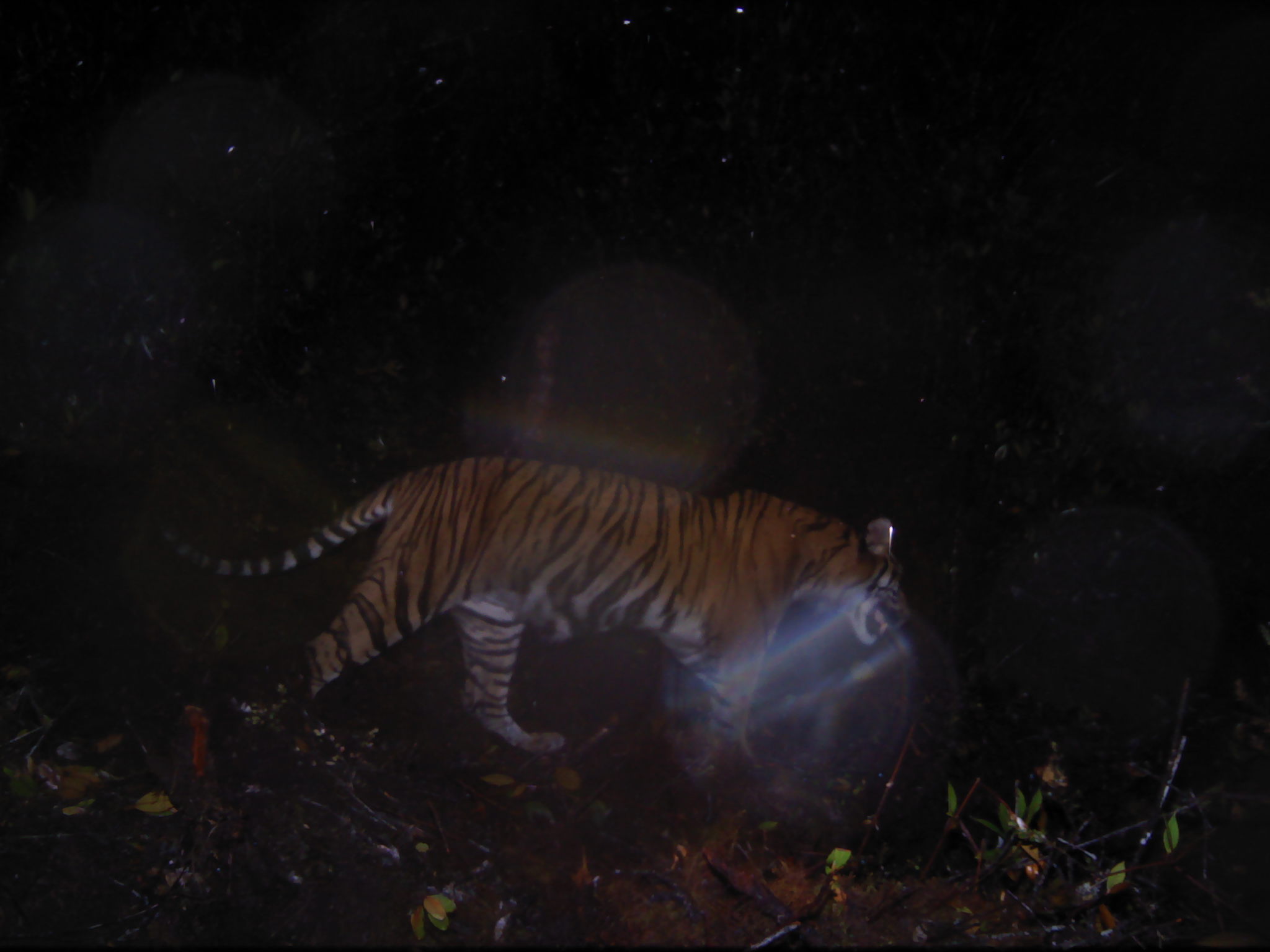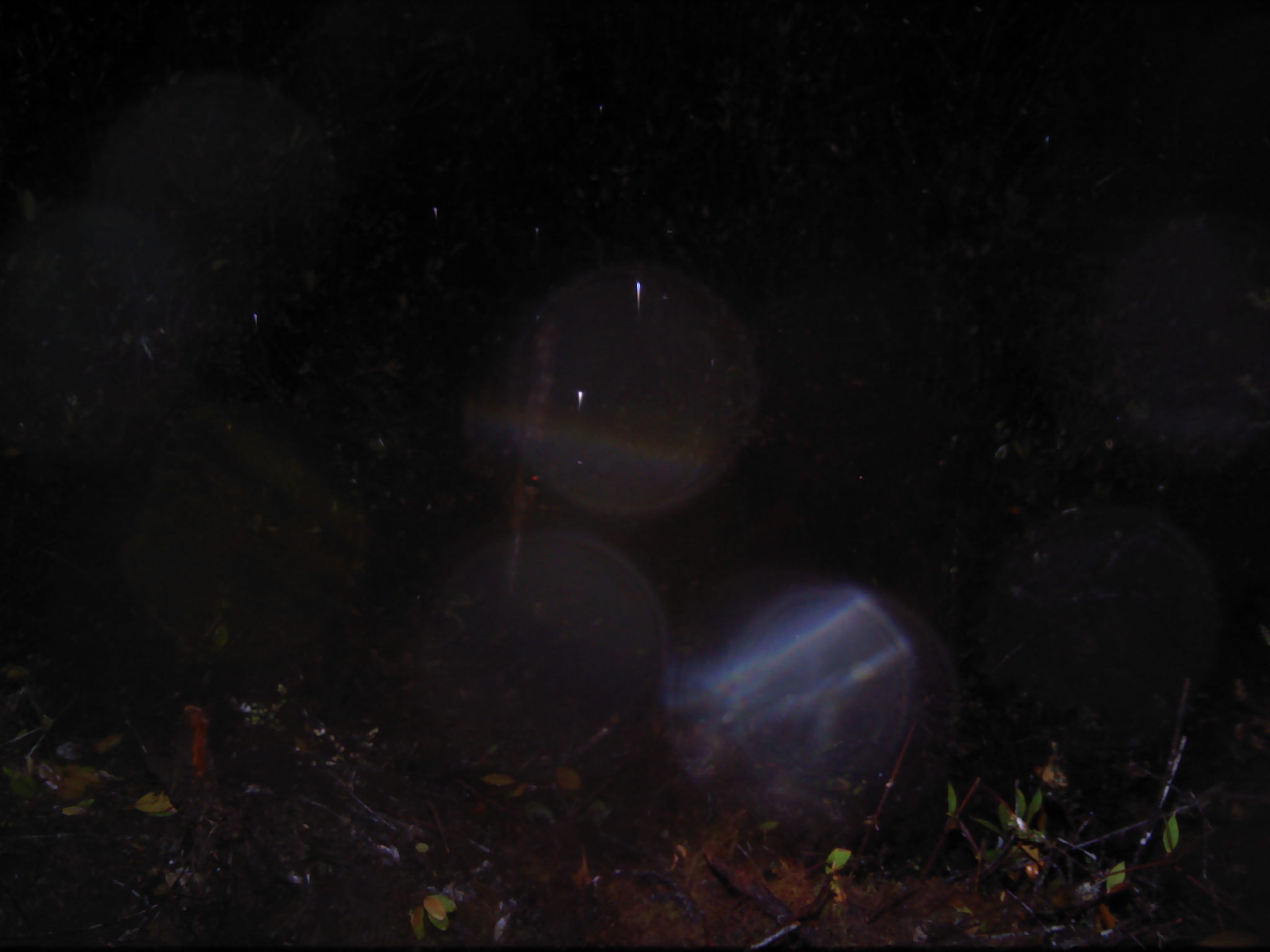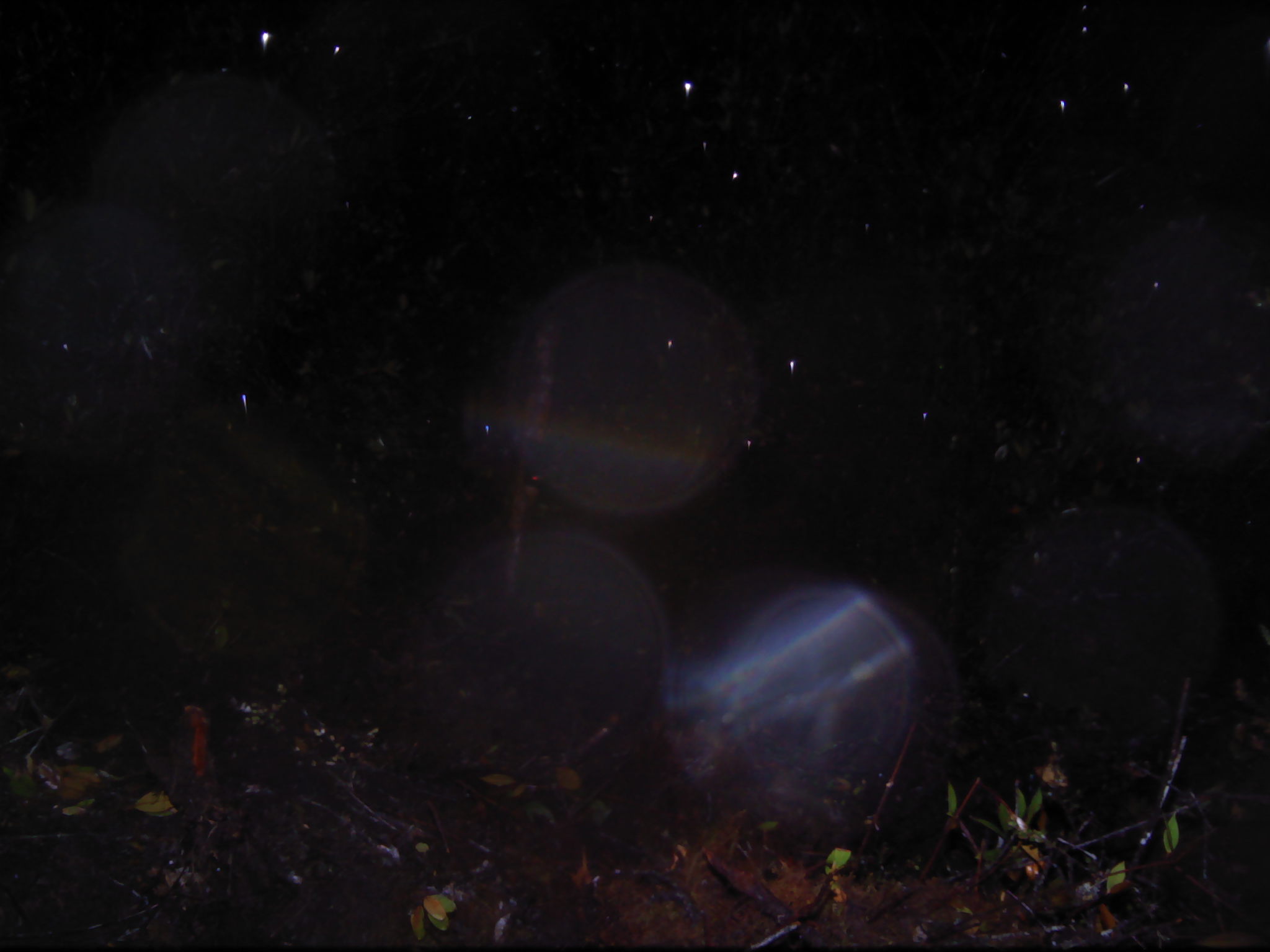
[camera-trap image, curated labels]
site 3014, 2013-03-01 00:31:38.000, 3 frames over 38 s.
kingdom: Animalia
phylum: Chordata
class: Mammalia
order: Carnivora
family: Felidae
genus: Panthera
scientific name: Panthera tigris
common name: tiger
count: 1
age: adult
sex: female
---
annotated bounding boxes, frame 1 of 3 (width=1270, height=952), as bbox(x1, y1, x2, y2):
panthera tigris: bbox(160, 453, 912, 752)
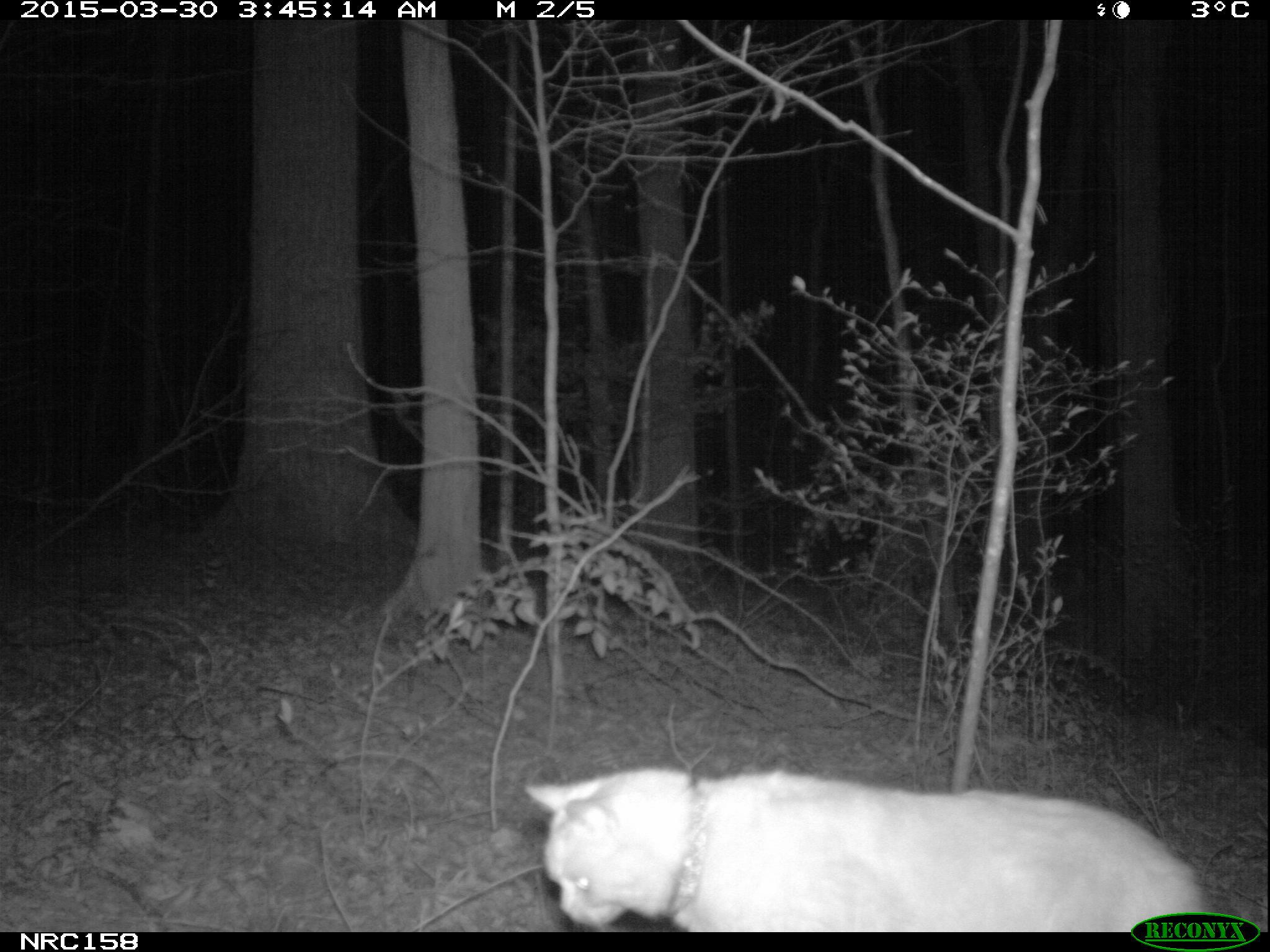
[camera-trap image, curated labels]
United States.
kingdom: Animalia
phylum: Chordata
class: Mammalia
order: Carnivora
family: Felidae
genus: Felis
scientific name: Felis catus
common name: domestic cat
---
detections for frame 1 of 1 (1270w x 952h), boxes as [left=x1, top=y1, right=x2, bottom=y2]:
Domestic Cat: [left=520, top=741, right=1218, bottom=942]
--------------------------------
Problem to solve: Print the listing exactly, minus any pictures.

Expected answer:
[camera-trap image, curated labels]
site 3014, 2013-03-01 00:31:38.000, 3 frames over 38 s.
kingdom: Animalia
phylum: Chordata
class: Mammalia
order: Carnivora
family: Felidae
genus: Panthera
scientific name: Panthera tigris
common name: tiger
count: 1
age: adult
sex: female
---
annotated bounding boxes, frame 1 of 3 (width=1270, height=952), as bbox(x1, y1, x2, y2):
panthera tigris: bbox(160, 453, 912, 752)
[camera-trap image, curated labels]
United States.
kingdom: Animalia
phylum: Chordata
class: Mammalia
order: Carnivora
family: Felidae
genus: Felis
scientific name: Felis catus
common name: domestic cat
---
detections for frame 1 of 1 (1270w x 952h), boxes as [left=x1, top=y1, right=x2, bottom=y2]:
Domestic Cat: [left=520, top=741, right=1218, bottom=942]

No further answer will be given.